Lesser black-backed gull
In Thai: นกนางนวลหลังดำเล็ก, nok naang nuan lang dam lek
Binomial name: Larus fuscus, Carolus Linnaeus, 1758
The lesser black-backed gull (Larus fuscus) is a large gull that breeds on the Atlantic coasts of Europe. It is migratory, wintering from the British Isles south to West Africa. It is a regular winter visitor to the east coast of North America, probably from the breeding population in Iceland.
The lesser black-backed gull was one of the many species originally described by Carl Linnaeus in his 1758 10th edition of Systema Naturae, and it still bears its original name Larus fuscus. The scientific name is from Latin. Larus appears to have referred to a gull or other large seabird, and fuscus meant black or brown.

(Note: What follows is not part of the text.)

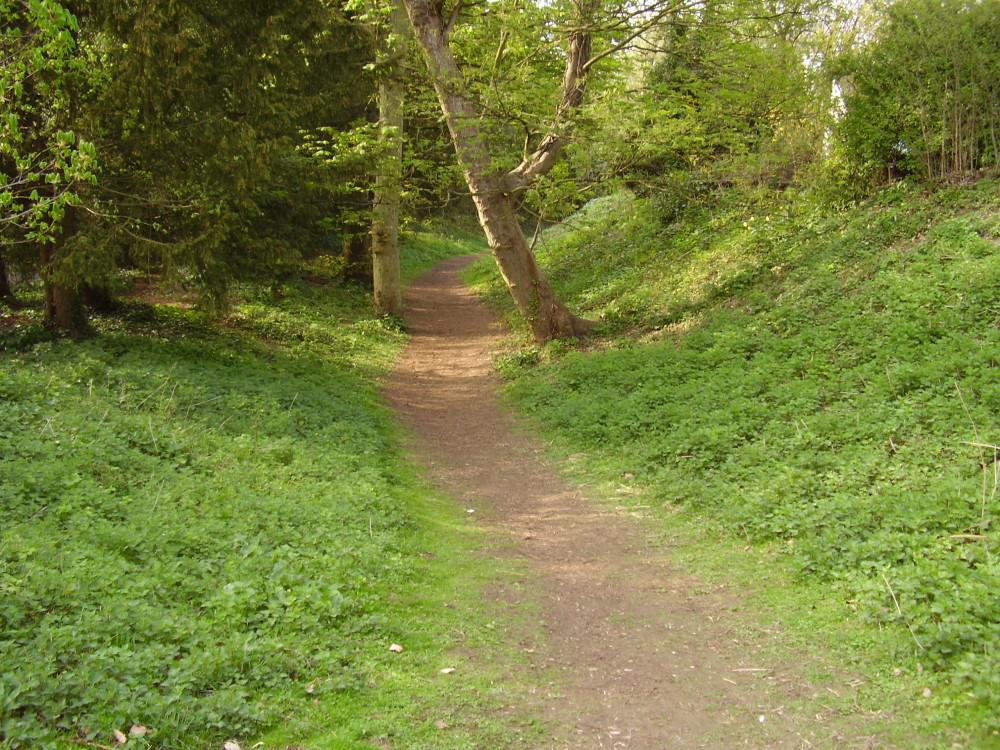 Magog Downs dog walk, Cambridgeshire - Dog walks in Cambridgeshire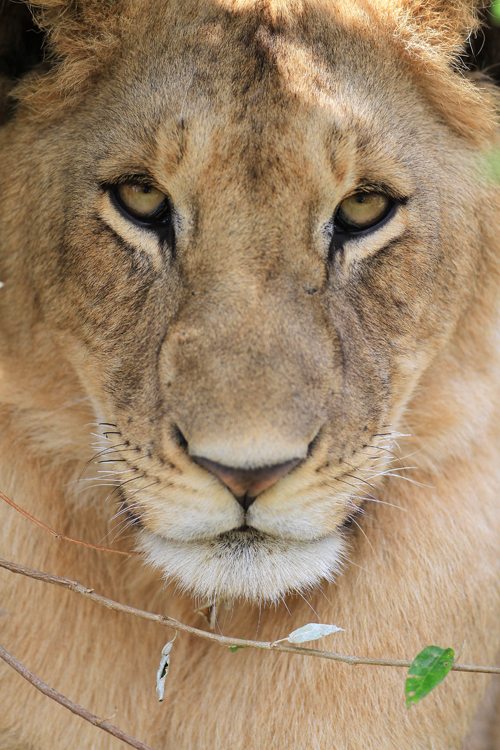 19-Loewe (close up), young lion - Panthera leo, Masai Mara, August 2013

The five recognized subspecies are:
- L. f. graellsii Brehm, 1857: Greenland, Iceland, Faroe Islands, British Isles, western Europe - mantle dark grey
- L. f. intermedius Schiøler, 1922: Netherlands, Germany, Denmark, southwest Sweden and western Norway - mantle sooty black
- L. f. fuscus Linnaeus, 1758: northern Norway, Sweden and Finland to the White Sea - mantle jet black
- L. f. heuglini Bree, 1876: northern Russia to north-central Siberia, known as Heuglin's gull, this was previously considered a separate species.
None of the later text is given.